Divergence concernant le point de départ de la forclusion par tolérance 

Le point de départ de la forclusion par tolérance est également différent selon les juridictions sollicitées.

Tout d‘abord, il est rappelé que le délai de cinq ans est en principe calculé à partir de la date à laquelle le titulaire de la marque antérieure a eu connaissance pour la première fois de l’usage de la marque postérieure. Cependant, il existe une divergence entre les juridictions françaises et européennes quant à la date la plus ancienne pouvant constituer le point de départ pour le calcul de la période de cinq années.

Pour le juge et l’examinateur européens, il s’agit de la date d’enregistrement de la marque postérieure (décision n°R1299/2007-2 de la seconde chambre des recours de l’OHMI du 21 octobre 2008). De fait, tout comme pour le délai d’obligation d’usage, il est considéré que l’usage à titre de marque commence à compter de la date d’enregistrement de la marque en cause. Cette règle peut sembler logique étant rappelée qu’une des conditions de la forclusion par tolérance est l’enregistrement de la marque postérieure.

Le juge français considère, au contraire, que le délai de cinq ans peut débuter à compter de la publication de la demande de marque postérieure (sous réserve que celle-ci soit ensuite enregistrée).

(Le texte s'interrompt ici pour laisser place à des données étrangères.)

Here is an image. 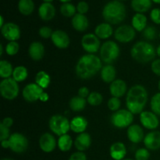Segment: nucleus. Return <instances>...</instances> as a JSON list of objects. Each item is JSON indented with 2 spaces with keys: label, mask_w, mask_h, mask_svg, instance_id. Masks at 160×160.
Wrapping results in <instances>:
<instances>
[{
  "label": "nucleus",
  "mask_w": 160,
  "mask_h": 160,
  "mask_svg": "<svg viewBox=\"0 0 160 160\" xmlns=\"http://www.w3.org/2000/svg\"><path fill=\"white\" fill-rule=\"evenodd\" d=\"M152 2L156 4H159L160 5V0H152Z\"/></svg>",
  "instance_id": "obj_56"
},
{
  "label": "nucleus",
  "mask_w": 160,
  "mask_h": 160,
  "mask_svg": "<svg viewBox=\"0 0 160 160\" xmlns=\"http://www.w3.org/2000/svg\"><path fill=\"white\" fill-rule=\"evenodd\" d=\"M44 92H45L44 89L38 85L35 82L30 83L23 88L22 95L25 101L29 102H34L38 100H40L41 96Z\"/></svg>",
  "instance_id": "obj_12"
},
{
  "label": "nucleus",
  "mask_w": 160,
  "mask_h": 160,
  "mask_svg": "<svg viewBox=\"0 0 160 160\" xmlns=\"http://www.w3.org/2000/svg\"><path fill=\"white\" fill-rule=\"evenodd\" d=\"M109 155L114 160L124 159L127 155V148L123 142H117L112 144L109 148Z\"/></svg>",
  "instance_id": "obj_23"
},
{
  "label": "nucleus",
  "mask_w": 160,
  "mask_h": 160,
  "mask_svg": "<svg viewBox=\"0 0 160 160\" xmlns=\"http://www.w3.org/2000/svg\"><path fill=\"white\" fill-rule=\"evenodd\" d=\"M148 94L142 84H135L128 90L126 96V106L133 114H141L148 102Z\"/></svg>",
  "instance_id": "obj_2"
},
{
  "label": "nucleus",
  "mask_w": 160,
  "mask_h": 160,
  "mask_svg": "<svg viewBox=\"0 0 160 160\" xmlns=\"http://www.w3.org/2000/svg\"><path fill=\"white\" fill-rule=\"evenodd\" d=\"M51 40L53 45L56 48H60V49L68 48L70 43V37L67 34V33H66L64 31H62V30H56V31H53Z\"/></svg>",
  "instance_id": "obj_15"
},
{
  "label": "nucleus",
  "mask_w": 160,
  "mask_h": 160,
  "mask_svg": "<svg viewBox=\"0 0 160 160\" xmlns=\"http://www.w3.org/2000/svg\"><path fill=\"white\" fill-rule=\"evenodd\" d=\"M101 78L105 83L107 84H111L112 81L116 80V76H117V71L116 69L112 64H106V66L102 67L101 71Z\"/></svg>",
  "instance_id": "obj_27"
},
{
  "label": "nucleus",
  "mask_w": 160,
  "mask_h": 160,
  "mask_svg": "<svg viewBox=\"0 0 160 160\" xmlns=\"http://www.w3.org/2000/svg\"><path fill=\"white\" fill-rule=\"evenodd\" d=\"M38 15L44 21H49L56 16V8L52 3L42 2L38 8Z\"/></svg>",
  "instance_id": "obj_19"
},
{
  "label": "nucleus",
  "mask_w": 160,
  "mask_h": 160,
  "mask_svg": "<svg viewBox=\"0 0 160 160\" xmlns=\"http://www.w3.org/2000/svg\"><path fill=\"white\" fill-rule=\"evenodd\" d=\"M48 98H49V95H48L46 92H44L42 95V96H41L40 101L42 102H45L48 101Z\"/></svg>",
  "instance_id": "obj_51"
},
{
  "label": "nucleus",
  "mask_w": 160,
  "mask_h": 160,
  "mask_svg": "<svg viewBox=\"0 0 160 160\" xmlns=\"http://www.w3.org/2000/svg\"><path fill=\"white\" fill-rule=\"evenodd\" d=\"M56 145H57V142L56 138L50 133H45L40 137L39 146L44 152H52L55 150Z\"/></svg>",
  "instance_id": "obj_16"
},
{
  "label": "nucleus",
  "mask_w": 160,
  "mask_h": 160,
  "mask_svg": "<svg viewBox=\"0 0 160 160\" xmlns=\"http://www.w3.org/2000/svg\"><path fill=\"white\" fill-rule=\"evenodd\" d=\"M135 160H148L150 158L149 150L146 148H140L135 152Z\"/></svg>",
  "instance_id": "obj_41"
},
{
  "label": "nucleus",
  "mask_w": 160,
  "mask_h": 160,
  "mask_svg": "<svg viewBox=\"0 0 160 160\" xmlns=\"http://www.w3.org/2000/svg\"><path fill=\"white\" fill-rule=\"evenodd\" d=\"M102 61L94 54H86L81 56L75 67L77 76L81 79H90L95 77L102 68Z\"/></svg>",
  "instance_id": "obj_1"
},
{
  "label": "nucleus",
  "mask_w": 160,
  "mask_h": 160,
  "mask_svg": "<svg viewBox=\"0 0 160 160\" xmlns=\"http://www.w3.org/2000/svg\"><path fill=\"white\" fill-rule=\"evenodd\" d=\"M117 1H120V2H123V1H125V0H117Z\"/></svg>",
  "instance_id": "obj_62"
},
{
  "label": "nucleus",
  "mask_w": 160,
  "mask_h": 160,
  "mask_svg": "<svg viewBox=\"0 0 160 160\" xmlns=\"http://www.w3.org/2000/svg\"><path fill=\"white\" fill-rule=\"evenodd\" d=\"M152 5V0H131V6L133 10L139 13L148 12L151 9Z\"/></svg>",
  "instance_id": "obj_29"
},
{
  "label": "nucleus",
  "mask_w": 160,
  "mask_h": 160,
  "mask_svg": "<svg viewBox=\"0 0 160 160\" xmlns=\"http://www.w3.org/2000/svg\"><path fill=\"white\" fill-rule=\"evenodd\" d=\"M60 13L65 17H73L77 13V7L70 2L62 3L59 8Z\"/></svg>",
  "instance_id": "obj_36"
},
{
  "label": "nucleus",
  "mask_w": 160,
  "mask_h": 160,
  "mask_svg": "<svg viewBox=\"0 0 160 160\" xmlns=\"http://www.w3.org/2000/svg\"><path fill=\"white\" fill-rule=\"evenodd\" d=\"M3 51H4L3 45H2V44H1V45H0V55H1V56L3 55Z\"/></svg>",
  "instance_id": "obj_55"
},
{
  "label": "nucleus",
  "mask_w": 160,
  "mask_h": 160,
  "mask_svg": "<svg viewBox=\"0 0 160 160\" xmlns=\"http://www.w3.org/2000/svg\"><path fill=\"white\" fill-rule=\"evenodd\" d=\"M150 19L156 24L160 25V9L154 8L150 12Z\"/></svg>",
  "instance_id": "obj_44"
},
{
  "label": "nucleus",
  "mask_w": 160,
  "mask_h": 160,
  "mask_svg": "<svg viewBox=\"0 0 160 160\" xmlns=\"http://www.w3.org/2000/svg\"><path fill=\"white\" fill-rule=\"evenodd\" d=\"M152 71L156 75V76L160 77V59H156L152 62L151 64Z\"/></svg>",
  "instance_id": "obj_47"
},
{
  "label": "nucleus",
  "mask_w": 160,
  "mask_h": 160,
  "mask_svg": "<svg viewBox=\"0 0 160 160\" xmlns=\"http://www.w3.org/2000/svg\"><path fill=\"white\" fill-rule=\"evenodd\" d=\"M74 146L79 152H84L89 148L92 144V138L90 134L84 132L77 136L74 141Z\"/></svg>",
  "instance_id": "obj_24"
},
{
  "label": "nucleus",
  "mask_w": 160,
  "mask_h": 160,
  "mask_svg": "<svg viewBox=\"0 0 160 160\" xmlns=\"http://www.w3.org/2000/svg\"><path fill=\"white\" fill-rule=\"evenodd\" d=\"M18 82L12 78L3 79L0 83V93L2 98L6 100H13L19 95Z\"/></svg>",
  "instance_id": "obj_8"
},
{
  "label": "nucleus",
  "mask_w": 160,
  "mask_h": 160,
  "mask_svg": "<svg viewBox=\"0 0 160 160\" xmlns=\"http://www.w3.org/2000/svg\"><path fill=\"white\" fill-rule=\"evenodd\" d=\"M59 1H60L61 2H62V3H66V2H70L71 0H59Z\"/></svg>",
  "instance_id": "obj_57"
},
{
  "label": "nucleus",
  "mask_w": 160,
  "mask_h": 160,
  "mask_svg": "<svg viewBox=\"0 0 160 160\" xmlns=\"http://www.w3.org/2000/svg\"><path fill=\"white\" fill-rule=\"evenodd\" d=\"M156 55H157L158 57L160 59V45L157 47V48H156Z\"/></svg>",
  "instance_id": "obj_54"
},
{
  "label": "nucleus",
  "mask_w": 160,
  "mask_h": 160,
  "mask_svg": "<svg viewBox=\"0 0 160 160\" xmlns=\"http://www.w3.org/2000/svg\"><path fill=\"white\" fill-rule=\"evenodd\" d=\"M71 24L75 31H78V32H84L88 28L89 21L88 17L84 14L77 12L72 17Z\"/></svg>",
  "instance_id": "obj_21"
},
{
  "label": "nucleus",
  "mask_w": 160,
  "mask_h": 160,
  "mask_svg": "<svg viewBox=\"0 0 160 160\" xmlns=\"http://www.w3.org/2000/svg\"><path fill=\"white\" fill-rule=\"evenodd\" d=\"M77 12L78 13L84 14L85 15L89 10V6L87 2L85 1H80L77 5Z\"/></svg>",
  "instance_id": "obj_45"
},
{
  "label": "nucleus",
  "mask_w": 160,
  "mask_h": 160,
  "mask_svg": "<svg viewBox=\"0 0 160 160\" xmlns=\"http://www.w3.org/2000/svg\"><path fill=\"white\" fill-rule=\"evenodd\" d=\"M1 160H13V159H10V158H4V159H2Z\"/></svg>",
  "instance_id": "obj_59"
},
{
  "label": "nucleus",
  "mask_w": 160,
  "mask_h": 160,
  "mask_svg": "<svg viewBox=\"0 0 160 160\" xmlns=\"http://www.w3.org/2000/svg\"><path fill=\"white\" fill-rule=\"evenodd\" d=\"M81 45L84 51L88 54L96 53L102 46L100 39L92 33H88L83 36L81 39Z\"/></svg>",
  "instance_id": "obj_11"
},
{
  "label": "nucleus",
  "mask_w": 160,
  "mask_h": 160,
  "mask_svg": "<svg viewBox=\"0 0 160 160\" xmlns=\"http://www.w3.org/2000/svg\"><path fill=\"white\" fill-rule=\"evenodd\" d=\"M1 123L4 125L5 127H6V128H10L12 126V124H13V120H12L11 117H5V118L2 120Z\"/></svg>",
  "instance_id": "obj_50"
},
{
  "label": "nucleus",
  "mask_w": 160,
  "mask_h": 160,
  "mask_svg": "<svg viewBox=\"0 0 160 160\" xmlns=\"http://www.w3.org/2000/svg\"><path fill=\"white\" fill-rule=\"evenodd\" d=\"M9 149L15 153H23L28 148V140L20 133H13L9 138Z\"/></svg>",
  "instance_id": "obj_9"
},
{
  "label": "nucleus",
  "mask_w": 160,
  "mask_h": 160,
  "mask_svg": "<svg viewBox=\"0 0 160 160\" xmlns=\"http://www.w3.org/2000/svg\"><path fill=\"white\" fill-rule=\"evenodd\" d=\"M120 47L113 41H106L100 48V59L106 64H112L120 56Z\"/></svg>",
  "instance_id": "obj_5"
},
{
  "label": "nucleus",
  "mask_w": 160,
  "mask_h": 160,
  "mask_svg": "<svg viewBox=\"0 0 160 160\" xmlns=\"http://www.w3.org/2000/svg\"><path fill=\"white\" fill-rule=\"evenodd\" d=\"M9 128H6L4 125L0 123V141L7 140L10 137Z\"/></svg>",
  "instance_id": "obj_46"
},
{
  "label": "nucleus",
  "mask_w": 160,
  "mask_h": 160,
  "mask_svg": "<svg viewBox=\"0 0 160 160\" xmlns=\"http://www.w3.org/2000/svg\"><path fill=\"white\" fill-rule=\"evenodd\" d=\"M73 139L69 134H64V135L59 137L57 141V146L59 149L62 152H68L71 149L73 146Z\"/></svg>",
  "instance_id": "obj_32"
},
{
  "label": "nucleus",
  "mask_w": 160,
  "mask_h": 160,
  "mask_svg": "<svg viewBox=\"0 0 160 160\" xmlns=\"http://www.w3.org/2000/svg\"><path fill=\"white\" fill-rule=\"evenodd\" d=\"M28 54L33 60H41L45 55V46L40 42H32L28 48Z\"/></svg>",
  "instance_id": "obj_22"
},
{
  "label": "nucleus",
  "mask_w": 160,
  "mask_h": 160,
  "mask_svg": "<svg viewBox=\"0 0 160 160\" xmlns=\"http://www.w3.org/2000/svg\"><path fill=\"white\" fill-rule=\"evenodd\" d=\"M103 97L99 92H92L87 98V102L90 106H98L102 102Z\"/></svg>",
  "instance_id": "obj_37"
},
{
  "label": "nucleus",
  "mask_w": 160,
  "mask_h": 160,
  "mask_svg": "<svg viewBox=\"0 0 160 160\" xmlns=\"http://www.w3.org/2000/svg\"><path fill=\"white\" fill-rule=\"evenodd\" d=\"M14 68L12 67V64L7 60L2 59L0 61V77L3 79L11 78L12 76Z\"/></svg>",
  "instance_id": "obj_34"
},
{
  "label": "nucleus",
  "mask_w": 160,
  "mask_h": 160,
  "mask_svg": "<svg viewBox=\"0 0 160 160\" xmlns=\"http://www.w3.org/2000/svg\"><path fill=\"white\" fill-rule=\"evenodd\" d=\"M50 82H51V78L48 73L44 70L38 72L35 76V83L38 85L40 86L42 88L45 89L49 86Z\"/></svg>",
  "instance_id": "obj_33"
},
{
  "label": "nucleus",
  "mask_w": 160,
  "mask_h": 160,
  "mask_svg": "<svg viewBox=\"0 0 160 160\" xmlns=\"http://www.w3.org/2000/svg\"><path fill=\"white\" fill-rule=\"evenodd\" d=\"M68 160H87V156L84 152H76L70 156Z\"/></svg>",
  "instance_id": "obj_48"
},
{
  "label": "nucleus",
  "mask_w": 160,
  "mask_h": 160,
  "mask_svg": "<svg viewBox=\"0 0 160 160\" xmlns=\"http://www.w3.org/2000/svg\"><path fill=\"white\" fill-rule=\"evenodd\" d=\"M102 14L106 23L111 25H117L121 23L125 20L127 9L122 2L112 0L105 5Z\"/></svg>",
  "instance_id": "obj_3"
},
{
  "label": "nucleus",
  "mask_w": 160,
  "mask_h": 160,
  "mask_svg": "<svg viewBox=\"0 0 160 160\" xmlns=\"http://www.w3.org/2000/svg\"><path fill=\"white\" fill-rule=\"evenodd\" d=\"M133 59L140 63H148L155 60L156 56V48L151 43L140 41L134 44L131 50Z\"/></svg>",
  "instance_id": "obj_4"
},
{
  "label": "nucleus",
  "mask_w": 160,
  "mask_h": 160,
  "mask_svg": "<svg viewBox=\"0 0 160 160\" xmlns=\"http://www.w3.org/2000/svg\"><path fill=\"white\" fill-rule=\"evenodd\" d=\"M48 126L53 134L60 137L67 134L70 130V121L64 116L56 114L49 119Z\"/></svg>",
  "instance_id": "obj_6"
},
{
  "label": "nucleus",
  "mask_w": 160,
  "mask_h": 160,
  "mask_svg": "<svg viewBox=\"0 0 160 160\" xmlns=\"http://www.w3.org/2000/svg\"><path fill=\"white\" fill-rule=\"evenodd\" d=\"M111 123L119 129L129 128L134 120V114L128 109H119L111 116Z\"/></svg>",
  "instance_id": "obj_7"
},
{
  "label": "nucleus",
  "mask_w": 160,
  "mask_h": 160,
  "mask_svg": "<svg viewBox=\"0 0 160 160\" xmlns=\"http://www.w3.org/2000/svg\"><path fill=\"white\" fill-rule=\"evenodd\" d=\"M140 122L144 128L151 131H155L159 126L158 116L150 111H143L140 114Z\"/></svg>",
  "instance_id": "obj_14"
},
{
  "label": "nucleus",
  "mask_w": 160,
  "mask_h": 160,
  "mask_svg": "<svg viewBox=\"0 0 160 160\" xmlns=\"http://www.w3.org/2000/svg\"><path fill=\"white\" fill-rule=\"evenodd\" d=\"M159 38H160V32H159Z\"/></svg>",
  "instance_id": "obj_63"
},
{
  "label": "nucleus",
  "mask_w": 160,
  "mask_h": 160,
  "mask_svg": "<svg viewBox=\"0 0 160 160\" xmlns=\"http://www.w3.org/2000/svg\"><path fill=\"white\" fill-rule=\"evenodd\" d=\"M128 86L126 82L122 79H116L109 85V92L111 95L116 98H121L125 94H127Z\"/></svg>",
  "instance_id": "obj_18"
},
{
  "label": "nucleus",
  "mask_w": 160,
  "mask_h": 160,
  "mask_svg": "<svg viewBox=\"0 0 160 160\" xmlns=\"http://www.w3.org/2000/svg\"><path fill=\"white\" fill-rule=\"evenodd\" d=\"M144 145L150 151H157L160 149V131H152L145 136Z\"/></svg>",
  "instance_id": "obj_17"
},
{
  "label": "nucleus",
  "mask_w": 160,
  "mask_h": 160,
  "mask_svg": "<svg viewBox=\"0 0 160 160\" xmlns=\"http://www.w3.org/2000/svg\"><path fill=\"white\" fill-rule=\"evenodd\" d=\"M107 106L109 110L112 111V112H117L120 109V106H121V102L119 98L112 96V98H109V101H108Z\"/></svg>",
  "instance_id": "obj_42"
},
{
  "label": "nucleus",
  "mask_w": 160,
  "mask_h": 160,
  "mask_svg": "<svg viewBox=\"0 0 160 160\" xmlns=\"http://www.w3.org/2000/svg\"><path fill=\"white\" fill-rule=\"evenodd\" d=\"M19 49H20V45L17 43V42H9L6 45V48H5L6 54L10 56L17 55L18 53Z\"/></svg>",
  "instance_id": "obj_40"
},
{
  "label": "nucleus",
  "mask_w": 160,
  "mask_h": 160,
  "mask_svg": "<svg viewBox=\"0 0 160 160\" xmlns=\"http://www.w3.org/2000/svg\"><path fill=\"white\" fill-rule=\"evenodd\" d=\"M123 160H134V159H123Z\"/></svg>",
  "instance_id": "obj_61"
},
{
  "label": "nucleus",
  "mask_w": 160,
  "mask_h": 160,
  "mask_svg": "<svg viewBox=\"0 0 160 160\" xmlns=\"http://www.w3.org/2000/svg\"><path fill=\"white\" fill-rule=\"evenodd\" d=\"M157 29L154 26H147L146 28L142 31V36L148 41L155 40L157 37Z\"/></svg>",
  "instance_id": "obj_39"
},
{
  "label": "nucleus",
  "mask_w": 160,
  "mask_h": 160,
  "mask_svg": "<svg viewBox=\"0 0 160 160\" xmlns=\"http://www.w3.org/2000/svg\"><path fill=\"white\" fill-rule=\"evenodd\" d=\"M2 35L9 42H17L20 38V28L15 23L8 22L1 28Z\"/></svg>",
  "instance_id": "obj_13"
},
{
  "label": "nucleus",
  "mask_w": 160,
  "mask_h": 160,
  "mask_svg": "<svg viewBox=\"0 0 160 160\" xmlns=\"http://www.w3.org/2000/svg\"><path fill=\"white\" fill-rule=\"evenodd\" d=\"M42 1H43V2H50V3H52L53 1H54V0H42Z\"/></svg>",
  "instance_id": "obj_58"
},
{
  "label": "nucleus",
  "mask_w": 160,
  "mask_h": 160,
  "mask_svg": "<svg viewBox=\"0 0 160 160\" xmlns=\"http://www.w3.org/2000/svg\"><path fill=\"white\" fill-rule=\"evenodd\" d=\"M158 88H159V92H160V80H159V83H158Z\"/></svg>",
  "instance_id": "obj_60"
},
{
  "label": "nucleus",
  "mask_w": 160,
  "mask_h": 160,
  "mask_svg": "<svg viewBox=\"0 0 160 160\" xmlns=\"http://www.w3.org/2000/svg\"><path fill=\"white\" fill-rule=\"evenodd\" d=\"M4 24V18H3L2 16H0V28H2Z\"/></svg>",
  "instance_id": "obj_53"
},
{
  "label": "nucleus",
  "mask_w": 160,
  "mask_h": 160,
  "mask_svg": "<svg viewBox=\"0 0 160 160\" xmlns=\"http://www.w3.org/2000/svg\"><path fill=\"white\" fill-rule=\"evenodd\" d=\"M52 30L51 28L48 26H43L39 29L38 34L42 38L44 39H48L51 38L52 35Z\"/></svg>",
  "instance_id": "obj_43"
},
{
  "label": "nucleus",
  "mask_w": 160,
  "mask_h": 160,
  "mask_svg": "<svg viewBox=\"0 0 160 160\" xmlns=\"http://www.w3.org/2000/svg\"><path fill=\"white\" fill-rule=\"evenodd\" d=\"M136 31L131 25H120L114 32V37L120 43H129L135 38Z\"/></svg>",
  "instance_id": "obj_10"
},
{
  "label": "nucleus",
  "mask_w": 160,
  "mask_h": 160,
  "mask_svg": "<svg viewBox=\"0 0 160 160\" xmlns=\"http://www.w3.org/2000/svg\"><path fill=\"white\" fill-rule=\"evenodd\" d=\"M88 125V120L81 116H77L70 120V130L77 134L84 133L87 129Z\"/></svg>",
  "instance_id": "obj_25"
},
{
  "label": "nucleus",
  "mask_w": 160,
  "mask_h": 160,
  "mask_svg": "<svg viewBox=\"0 0 160 160\" xmlns=\"http://www.w3.org/2000/svg\"><path fill=\"white\" fill-rule=\"evenodd\" d=\"M90 93L91 92H89V89L87 87H81L78 90V95L84 98H88Z\"/></svg>",
  "instance_id": "obj_49"
},
{
  "label": "nucleus",
  "mask_w": 160,
  "mask_h": 160,
  "mask_svg": "<svg viewBox=\"0 0 160 160\" xmlns=\"http://www.w3.org/2000/svg\"><path fill=\"white\" fill-rule=\"evenodd\" d=\"M28 76V69L23 66H17L13 70L12 78L15 80L17 82H23L27 79Z\"/></svg>",
  "instance_id": "obj_35"
},
{
  "label": "nucleus",
  "mask_w": 160,
  "mask_h": 160,
  "mask_svg": "<svg viewBox=\"0 0 160 160\" xmlns=\"http://www.w3.org/2000/svg\"><path fill=\"white\" fill-rule=\"evenodd\" d=\"M113 34V29L112 25L109 23H102L97 25L95 29V34L99 39H107L109 38Z\"/></svg>",
  "instance_id": "obj_26"
},
{
  "label": "nucleus",
  "mask_w": 160,
  "mask_h": 160,
  "mask_svg": "<svg viewBox=\"0 0 160 160\" xmlns=\"http://www.w3.org/2000/svg\"><path fill=\"white\" fill-rule=\"evenodd\" d=\"M17 7L22 15L29 16L34 12L35 6L33 0H19Z\"/></svg>",
  "instance_id": "obj_30"
},
{
  "label": "nucleus",
  "mask_w": 160,
  "mask_h": 160,
  "mask_svg": "<svg viewBox=\"0 0 160 160\" xmlns=\"http://www.w3.org/2000/svg\"><path fill=\"white\" fill-rule=\"evenodd\" d=\"M86 104H87V100L86 98L80 97L79 95L77 96H73L71 98L69 102V106L71 110L74 111V112H80L82 111L83 109L85 108Z\"/></svg>",
  "instance_id": "obj_31"
},
{
  "label": "nucleus",
  "mask_w": 160,
  "mask_h": 160,
  "mask_svg": "<svg viewBox=\"0 0 160 160\" xmlns=\"http://www.w3.org/2000/svg\"><path fill=\"white\" fill-rule=\"evenodd\" d=\"M152 112L160 117V92L156 93L151 98L150 101Z\"/></svg>",
  "instance_id": "obj_38"
},
{
  "label": "nucleus",
  "mask_w": 160,
  "mask_h": 160,
  "mask_svg": "<svg viewBox=\"0 0 160 160\" xmlns=\"http://www.w3.org/2000/svg\"><path fill=\"white\" fill-rule=\"evenodd\" d=\"M127 134L130 142L134 144L140 143L145 138L143 129L138 124H131L128 128Z\"/></svg>",
  "instance_id": "obj_20"
},
{
  "label": "nucleus",
  "mask_w": 160,
  "mask_h": 160,
  "mask_svg": "<svg viewBox=\"0 0 160 160\" xmlns=\"http://www.w3.org/2000/svg\"><path fill=\"white\" fill-rule=\"evenodd\" d=\"M1 145L3 148H9V140H3L1 141Z\"/></svg>",
  "instance_id": "obj_52"
},
{
  "label": "nucleus",
  "mask_w": 160,
  "mask_h": 160,
  "mask_svg": "<svg viewBox=\"0 0 160 160\" xmlns=\"http://www.w3.org/2000/svg\"><path fill=\"white\" fill-rule=\"evenodd\" d=\"M147 22H148V20L145 14L136 12L133 16L132 20H131V26L134 28L136 31L142 32L146 28Z\"/></svg>",
  "instance_id": "obj_28"
}]
</instances>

De fait, dans un arrêt de la Cour d’Appel de Paris du 14 janvier 2022 (n°20/05019), la Cour a rappelé que la publication de la demande de marque a pour objectif de porter celle-ci à la connaissance des tiers. Le titulaire de la marque antérieure est donc en mesure d’avoir connaissance de la marque postérieure dès sa publication au BOPI.

En l’espèce, la société FREE assigne la société FREE-SBE en contrefaçon de ses marques moins de cinq ans après l’enregistrement de sa marque postérieure estimant alors qu’il se trouvait recevable à agir. Or, en l’occurrence, cette assignation intervenait plus de cinq ans après la publication de la demande d’enregistrement de la marque postérieure. Ainsi, la Cour a considéré, au contraire, que le délai de cinq ans était bien expiré. Le point de départ du délai n’est donc pas la date d’enregistrement de la marque postérieure mais « la date à laquelle le titulaire de la marque antérieure acquiert la connaissance de l’usage de la marque postérieure et la possibilité de ne pas la tolérer et de s’y opposer. » En d’autres termes, en France, le délai de cinq ans peut, au plus tôt, courir dès que le titulaire de la marque antérieure a la possibilité de contester cette marque, soit à partir de la publication de la demande d’enregistrement ouvrant droit à l’opposition, sous réserve bien sûr que celui-ci en avait connaissance à cette date.

***

Anticiper le risque de forclusion

Ainsi, en dépit des grandes similitudes entre les dispositions communautaires et françaises, il convient de rester vigilant quant à leur application par les juridictions respectives, cette dernière pouvant emporter des conséquences importantes sur la recevabilité d’une action en contrefaçon ou en nullité.

Par ailleurs, la connaissance d’une marque postérieure ne pouvant être que potentielle devant les juridictions françaises, il est recommandé de mettre en place une surveillance de marques afin de réagir préalablement à tout enregistrement et usage et ainsi anticiper le risque de forclusion.

Sigolène Pellet, Conseil en Propriété Industrielle – Marques, Dessins et Modèles, Novagraaf, France.